Easily available online data, immense improvement of theory and algorithms in recent times have influenced and enhanced the computation power in solving real world problems. A bunch of machine learning techniques are available now to make our job easier. K Nearest Neighbor (KNN), Decision Tree, Gradient Boosting Methodologies (GBM), Random Forest, Support Vector Machine (SVM) are some of the popular techniques that have emerged in the recent past. It may happen that multiple methods (machine learning as well as traditional methods) are applicable to a particular problem in hand and the researcher or the analyst may be confused to find a good reason for choosing one method over another. This paper aims to help you make intelligent decisions about where KNN is most suitable for your particular problem and how you can apply it.

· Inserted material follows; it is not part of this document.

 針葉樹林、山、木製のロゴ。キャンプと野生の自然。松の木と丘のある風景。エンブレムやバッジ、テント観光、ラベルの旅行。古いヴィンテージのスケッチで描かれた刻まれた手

KNN is a non-parametric method which does not assume anything about the underlying distribution. KNN models can be quickly refreshed/redeveloped using the most recent data and incorporating the most recent trends. As a result, KNN has become quite popular in recent times compared to conventional (eg. Linear/Logistic regression) methods. KNN is an example of hybrid approach which deploys both user-based and item-based methods in a ‘recommender system’ to make the predictions.
The basic methodology of KNN is to find k most similar labeled points (closest neighbors) among available sample points in a cell of volume V and assign the most frequent class among those neighbors to our query(or unlabeled ) point x.
KNN modeling works around four parameters:
- Features: The variables based on which similarity between two points is calculated
- Distance function: Distance metric to be used for computing similarity between points
- Neighborhood (k) : Number of neighbors to search for
- Scoring function: The function which combines the labels of the neighbors to form a single score for the query point
An important element of deploying KNN algorithm is how the point of test dataset is mapped on the training dataset. There are several ways to map test dataset to the training dataset. Prevalent approaches are Exhaustive Search, Exhaustive large search and Voronoi Partitioning.
KNN methodologies have been applied for both binary target events (e.g. attrition modeling, response modeling) as well as continuous target events (Monthly spend, Daily Balance etc.).
At Axtria, we believe KNN methodology will become more and more popular in the times to come. This would be aided by higher computational power of the technology infrastructure present in organizations. Further, over time, it would stop being a pure black box exercise, as it is being deployed by modelers today. Modelers would develop the “art” of determining appropriate thresholds of k. It would enable them to gain more proficiency in modeling through KNN technique. We can’t wait to see the power of techniques like KNN, unleashed upon the real world!